C'est en janvier 2008 que nous avons découvert Pierre Neuville. Retraité après une longue carrière passée dans l'industrie des jeux de plateau. Il venait de quitter son poste de vice-président chez le géant Hasbro, auquel il avait vendu sa propre société de jeux en 1982, 23 ans après l'avoir fondée. Enfin libéré de ses contraintes professionnelles, Neuville pouvait revenir à ses premières amours, en l'ocurrence le poker, qu'il pratiquait déjà quarante ans plus tôt dans ses années étudiantes. Ses premières vacances en tant que retraité eurent donc lieu au Bahamas, et se soldèrent pas une accession en demi-finales de la PCA. Dès lors, Neuville allait entamer un long voyage quasiment ininterrompu à travers toute l'Europe du poker (plus le pélenirage estival aux WSOP), déroulant une succession semble t-il sans fin de places payées, finales et victoires. Jusqu'à ce soir, avec une accession en table finale du plus gros tournoi du monde qui sonne comme un consécration. "C'est un accomplissement pour moi, après plusieurs années pendant lesquelles je n'ai jamais cessé de travailler mon poker. Je suis sûrement l'un des amateurs les plus passionnés au monde !"
Il y a trois mois, devant tout le gratin du poker du Vieux Continent rassemblé à Malte pour la cérémonie des Trophées du Poker Européen, Neuville recevait un Award récompensant l'ensemble de sa carrière, marquée par deux secondes places à l'European Poker Tour, et une seconde place aux World Series of Poker, avec en filigrane une série record de 23 qualifications online successives aux tournois de l'European Poker Tour. "Je suis désolé de vous l'annoncer, mais ce n'est pas terminé", déclara t-il à l'assemblée, comme pour remarquer sur la nature nécrologique de ce genre de distinction. La suite s'est révélée prémonitoire.
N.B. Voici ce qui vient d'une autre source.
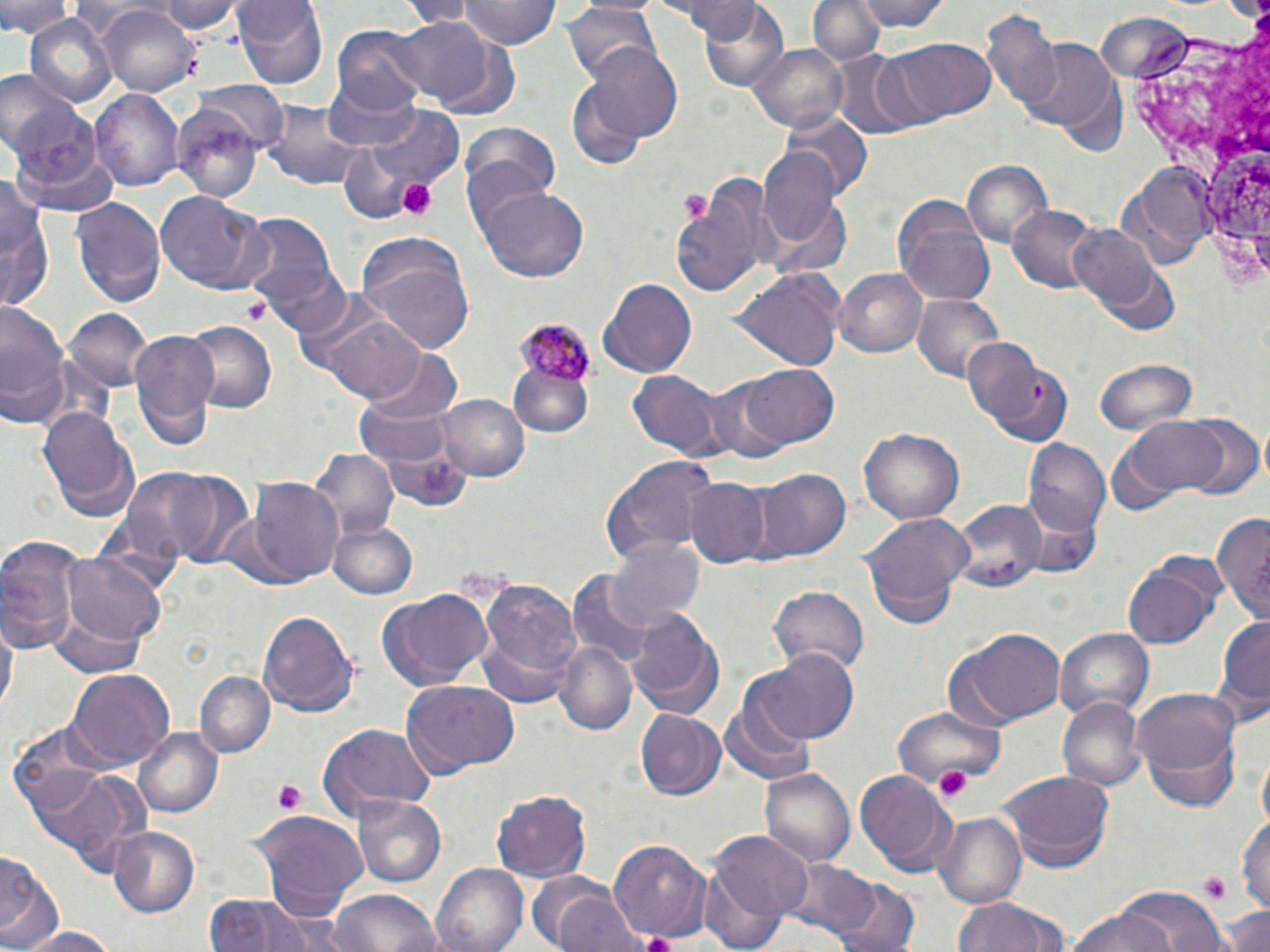 Approximate bounding boxes as (x1,y1)-(x2,y2) corner pairs in pixels. Uninfected red blood cell locations: (0,0)-(71,40), (155,0)-(243,36), (231,0)-(328,91), (388,0)-(483,24), (459,0)-(557,49), (668,0)-(766,40), (807,0)-(886,67), (849,0)-(952,30), (815,1)-(932,50), (561,4)-(661,83), (698,4)-(789,95), (100,6)-(199,97), (981,8)-(1066,115), (25,13)-(117,106), (389,19)-(493,102), (333,24)-(433,117), (893,36)-(996,121), (432,39)-(520,118), (1022,39)-(1120,136), (748,42)-(851,133), (580,44)-(686,145), (830,52)-(927,139), (568,69)-(658,165), (323,77)-(422,150), (195,83)-(287,155), (90,89)-(184,194), (6,102)-(108,201), (261,102)-(367,191), (359,106)-(465,201), (171,107)-(262,200), (783,109)-(870,199), (462,124)-(562,215), (333,142)-(427,222), (758,149)-(843,250), (962,161)-(1053,249), (1124,165)-(1216,262), (673,171)-(776,297), (0,174)-(51,309), (477,185)-(590,286), (156,190)-(272,294), (71,197)-(165,307), (894,198)-(995,303), (1009,206)-(1103,293), (236,210)-(342,313), (1070,224)-(1167,317), (354,237)-(475,353), (249,254)-(352,339), (730,267)-(846,369), (834,267)-(926,358), (601,278)-(696,378), (911,294)-(1008,383), (0,300)-(69,428), (63,308)-(150,391), (320,309)-(428,403), (182,320)-(275,413), (127,329)-(220,448), (963,337)-(1069,446), (360,344)-(465,457), (1091,359)-(1198,435), (513,361)-(590,434), (737,362)-(838,448), (628,372)-(725,459), (701,375)-(792,464), (438,393)-(529,482), (36,403)-(139,522), (1174,415)-(1265,499), (1112,417)-(1235,509), (860,425)-(965,524), (1025,440)-(1112,538), (309,447)-(398,543), (599,455)-(719,564), (140,467)-(256,567), (754,468)-(850,563), (248,480)-(343,586), (686,480)-(772,565), (950,500)-(1049,591), (1212,509)-(1270,615), (862,512)-(971,627), (327,519)-(419,600), (0,536)-(85,653), (609,537)-(705,633), (63,552)-(168,647), (1120,557)-(1221,651), (565,572)-(655,671), (475,577)-(581,696), (768,586)-(869,675), (376,591)-(495,690), (625,607)-(726,719), (49,610)-(150,677), (257,610)-(358,714), (1210,613)-(1270,728), (2,615)-(17,718), (955,628)-(1067,726), (1056,628)-(1152,722), (554,642)-(637,738), (758,649)-(862,744), (67,668)-(173,768), (195,671)-(273,756), (400,682)-(521,777), (1133,688)-(1240,812), (719,693)-(818,785), (1057,693)-(1146,791), (635,707)-(725,800), (892,708)-(1002,784), (10,721)-(109,818), (317,722)-(435,819), (135,727)-(223,817), (32,767)-(143,868), (760,768)-(854,866), (1000,769)-(1114,870), (854,772)-(953,870), (492,788)-(594,881), (355,797)-(446,887), (1238,806)-(1270,918), (933,811)-(1027,908), (253,812)-(369,919), (109,827)-(201,917), (708,831)-(812,930), (609,837)-(711,940), (0,850)-(60,950), (782,859)-(882,943), (431,863)-(527,952), (698,864)-(790,952), (832,879)-(919,952), (544,886)-(646,952), (1111,886)-(1229,952), (327,889)-(446,952), (205,892)-(321,952), (951,894)-(1069,952), (1218,903)-(1270,952), (1066,905)-(1182,952), (10,923)-(122,952). Plasmodium malariae-infected red blood cell locations: (516,319)-(590,399). Platelet locations: (394,175)-(438,219), (678,186)-(714,226), (241,296)-(270,327), (935,764)-(974,803), (271,778)-(310,815), (1199,875)-(1232,905). Slide-level diagnosis: Plasmodium malariae. Image is 1270×952 pixels. Single field of view. Light microscopy. May-Grünwald-Giemsa-stained preparation. 1000x magnification. Thin blood smear.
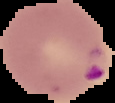

{
  "image_size": "115×103 pixels",
  "image_type": "cell region segmented out of the field of view; surrounding area masked to black",
  "preparation": "thin blood film",
  "malaria_status": "parasitized"
}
Connu de beaucoup pour sa gentillesse et son fair play à table, Neuville a trouvé le bon mot lorsqu'on lui a demandé quel était son favori en finale, ou plutôt le joueur qu'il craignait le plus. "Je vais probablement terminer deuxième, comme d'habitude !" Avant d'ajouter que ses adversaires les plus dangereux étaient probablement Joe McKeehen et "le joueur chic" [Max Steinberg].
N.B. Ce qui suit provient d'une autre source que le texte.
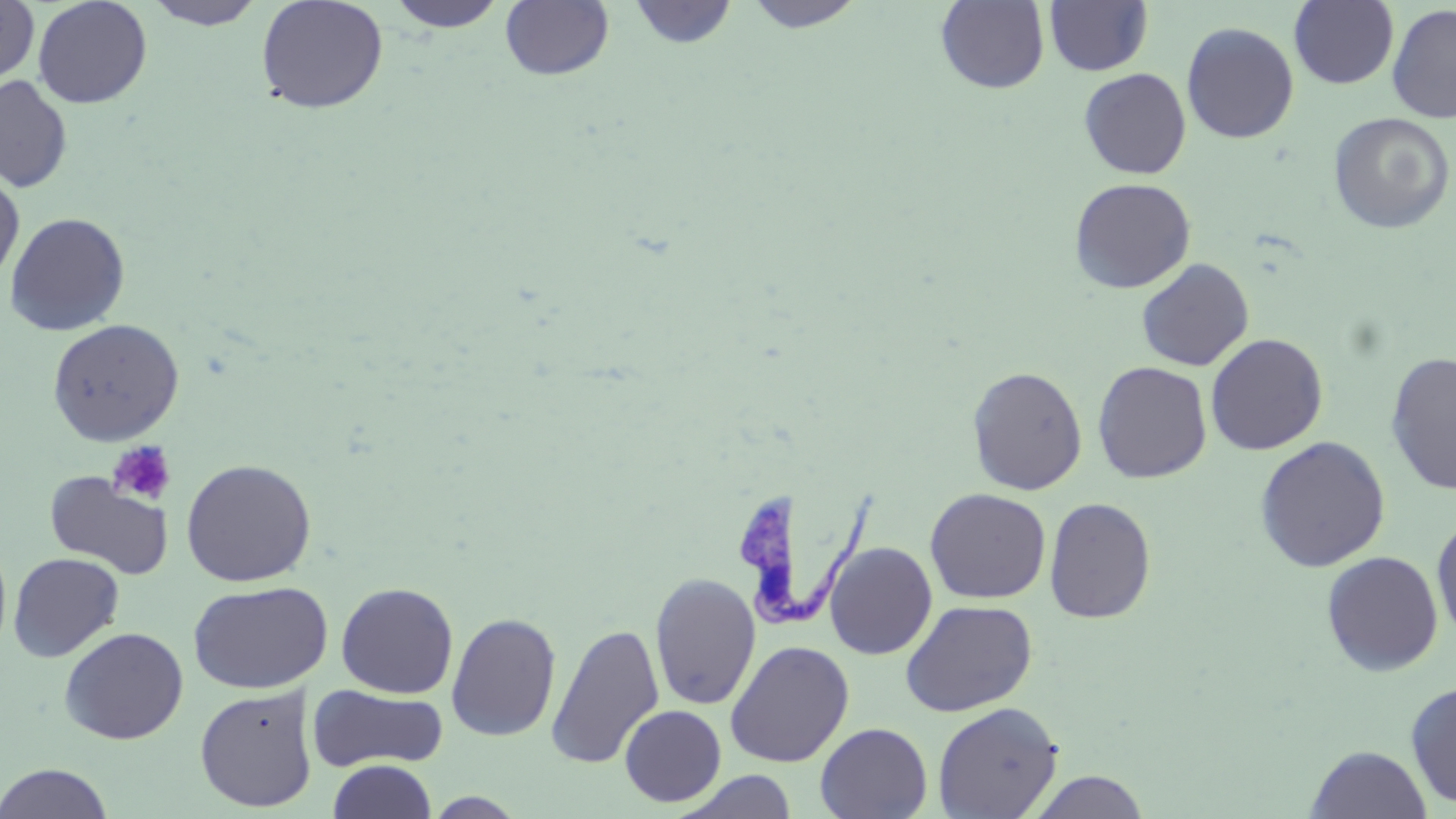 Approximate bounding boxes as (x1,y1)-(x2,y2) corner pairs in pixels. Trypanosoma brucei locations: (735,485)-(893,640). Platelet locations: (107,440)-(176,507). Uninfected red blood cell locations: (0,0)-(39,86), (32,0)-(153,109), (143,0)-(267,30), (255,0)-(389,115), (385,0)-(511,33), (742,0)-(867,33), (499,1)-(615,81), (627,1)-(738,49), (935,1)-(1050,94), (1043,1)-(1153,76), (1289,1)-(1399,89), (1386,4)-(1456,123), (1181,22)-(1299,144), (1079,68)-(1191,179), (0,75)-(73,193), (1328,112)-(1454,235), (0,169)-(24,288), (1069,177)-(1196,293), (4,212)-(131,336), (1136,258)-(1254,372), (46,318)-(185,446), (1205,333)-(1328,455), (1385,352)-(1456,495), (1091,361)-(1213,484), (966,366)-(1088,495), (1254,436)-(1391,573), (180,458)-(317,587), (44,472)-(173,580), (924,488)-(1052,603), (1043,496)-(1156,623), (1431,513)-(1456,643), (824,542)-(937,660), (1320,550)-(1443,676), (7,552)-(125,662), (649,572)-(761,712), (187,580)-(333,694), (335,582)-(458,698), (901,599)-(1038,717), (446,612)-(561,742), (546,623)-(665,769), (59,626)-(189,744), (725,640)-(855,767), (1405,680)-(1456,810), (194,685)-(318,812), (308,685)-(448,771), (932,701)-(1063,818), (619,705)-(727,806), (815,722)-(933,819), (1305,744)-(1433,819), (327,760)-(438,819), (0,763)-(115,819), (675,770)-(800,819), (1027,770)-(1151,818), (422,792)-(529,818). Slide-level diagnosis: Trypanosoma brucei. Thin blood film. Light microscopy. 1000x magnification. May-Grünwald-Giemsa stain. One field of a larger specimen. Image is 1456×819 pixels.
Pierre Neuville passera les trois mois le séparant de la finale à se préparer avec son épouse Claudine. "C'est mon coach personnel : tous les matins, elle m'emmène faire du fitness, s'occuppe de mon régime alimentaire, et on fait du sport ensemble. Je vais continuer de me concentrer sur mon mental. Je ne vais pas beaucoup jouer au poker, à part m'entraîner un peu online et l'EPT Barcelone." Qu'en pense Claudine ? "Il va sûrement gagner. Je suis très content pour lui, car je sais qu'il l'est. Il ne voulait pas jouer le Main Event, et regardez où on en est !"
"Les gens de mon âge ont l'air plus vieux que moi, le poker me conserve bien !", rigolait Neuville devant les journalistes tendant leurs dictaphones. Johnny Moss, l'une des premières légendes de notre jeu préféré, était âgé de 81 ans lorsqu'il remporta son dixième et dernier bracelet de Champion du Monde au Binion's Horseshoe à la fin des années 80. Dans notre monde moderne du poker dominé par les vingtenaires biberonnés au jeu sur Internet, on répète ad nauseam la formule usée : la valeur n'attend pas le nombre des années. En novembre, Pierre Neuville reviendra à Las Vegas pour prouver qu'à l'inverse, cette valeur n'est en rien usée par le nombre des années.